(WHAT YOU NEED TO DO): A picture-free, exact copy of all the records below is the goal.
=== Begin Enclosure ===
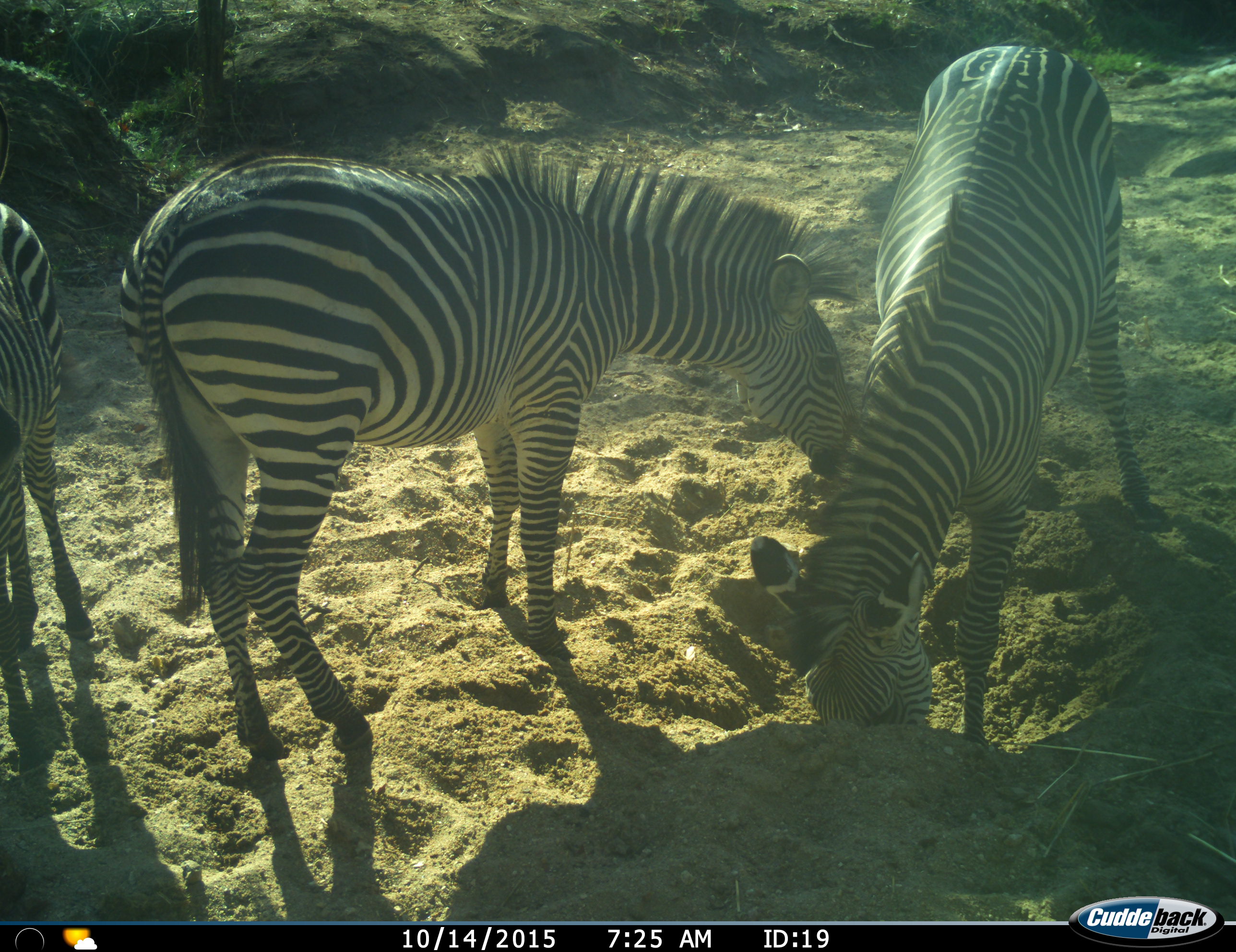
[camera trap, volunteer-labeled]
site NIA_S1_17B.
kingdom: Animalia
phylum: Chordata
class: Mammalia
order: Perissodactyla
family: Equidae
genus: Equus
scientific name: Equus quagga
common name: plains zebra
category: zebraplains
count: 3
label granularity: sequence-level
=== End Enclosure ===
(OUTPUT OF THE TASK):
[camera trap, volunteer-labeled]
site NIA_S1_17B.
kingdom: Animalia
phylum: Chordata
class: Mammalia
order: Perissodactyla
family: Equidae
genus: Equus
scientific name: Equus quagga
common name: plains zebra
category: zebraplains
count: 3
label granularity: sequence-level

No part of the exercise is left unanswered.